Zombies at fundraisers in gaudy gold jackets making a total ass of themselves – check.
Smoke & Mirrors & BS promo – check.
Nutcase ducks at Saint Hill – check. (BTW this guy has sent out tons of whacky s**t for ages – one of the last ones I remember was him ending off his “quirky humour” by suggesting you pack an extra pair of socks because it was getting cold???)
And last but not least, a brilliant summing up of it all by an incredibly hilarious ROTFL comic-strip – check.
That’s a pass.
I loved it all 🙂
1subgenius says
“Does ANYONE in scientology ever do any math?”

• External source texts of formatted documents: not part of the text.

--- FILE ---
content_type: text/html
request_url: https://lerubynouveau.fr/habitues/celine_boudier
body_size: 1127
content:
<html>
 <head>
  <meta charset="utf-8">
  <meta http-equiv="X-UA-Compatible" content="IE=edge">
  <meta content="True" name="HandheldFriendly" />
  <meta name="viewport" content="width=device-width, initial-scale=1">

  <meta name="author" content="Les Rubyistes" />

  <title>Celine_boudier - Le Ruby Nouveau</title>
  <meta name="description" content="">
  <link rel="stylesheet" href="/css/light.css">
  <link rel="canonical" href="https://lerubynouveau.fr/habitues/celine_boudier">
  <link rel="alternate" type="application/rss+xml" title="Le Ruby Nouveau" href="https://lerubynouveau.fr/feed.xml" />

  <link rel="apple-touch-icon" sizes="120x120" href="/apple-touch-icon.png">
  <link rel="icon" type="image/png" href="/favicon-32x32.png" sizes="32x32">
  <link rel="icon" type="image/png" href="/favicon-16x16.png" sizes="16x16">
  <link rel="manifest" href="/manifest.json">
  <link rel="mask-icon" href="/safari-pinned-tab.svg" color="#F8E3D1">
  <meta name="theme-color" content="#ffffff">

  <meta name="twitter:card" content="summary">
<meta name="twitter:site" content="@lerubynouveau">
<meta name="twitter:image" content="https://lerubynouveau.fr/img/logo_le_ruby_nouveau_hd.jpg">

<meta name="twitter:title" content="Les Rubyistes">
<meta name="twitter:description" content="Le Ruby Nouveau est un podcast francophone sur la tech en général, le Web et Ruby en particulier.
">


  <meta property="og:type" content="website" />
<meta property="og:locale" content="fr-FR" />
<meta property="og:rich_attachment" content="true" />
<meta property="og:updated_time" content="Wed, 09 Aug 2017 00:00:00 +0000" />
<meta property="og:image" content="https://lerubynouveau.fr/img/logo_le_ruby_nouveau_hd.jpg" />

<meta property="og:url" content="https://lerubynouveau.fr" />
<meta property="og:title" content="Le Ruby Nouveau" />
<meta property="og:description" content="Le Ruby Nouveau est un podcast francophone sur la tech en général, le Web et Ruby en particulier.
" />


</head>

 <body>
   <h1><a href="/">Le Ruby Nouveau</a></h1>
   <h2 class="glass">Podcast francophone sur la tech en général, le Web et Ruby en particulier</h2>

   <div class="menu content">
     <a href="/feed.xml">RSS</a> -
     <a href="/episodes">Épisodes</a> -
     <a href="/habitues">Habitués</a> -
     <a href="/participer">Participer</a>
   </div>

No, and by the looks of things in Calgary, they also don’t do windows.
NOLAGirl says
Hey Shorty Miscavige,
I’ve written KR’s on you and your sheep and sent them to the Atlanta Falcons organization (The NFL is just as asshole-ish about people using their logos as you are) and the University of Michigan. You may be hearing from their ethics department.
ML,
Maximus Bitchtorious SP
The Dark Avenger says
They didn’t learn from the ANZO debacle?
NOLAGirl says
He’s got a LOT of lawyers on the payroll right now, lawyers that do not come cheap, he can’t let those silly wog laws get in the way of the money flow. 🙂
Sid says
Well with 2 cars in the Phoenix Ideal Org parking lot, if they had clowns on course they could have 94 people there. That’s just 47 per car.
Mike Rinder says
🙂
Marta says
Clowns on course. Meme worthy stuff.
Myrklix says
47x per car, I love it!
George says
Re the Test Center on Hollyoood Blvd.
I guess one of the computations of David Miscavige is that the longer the preparation (design, construction etc.) takes the better. Not only can he extort more money out of the public but the further away is that point in time where everybody can see that it’s just crap he’s selling.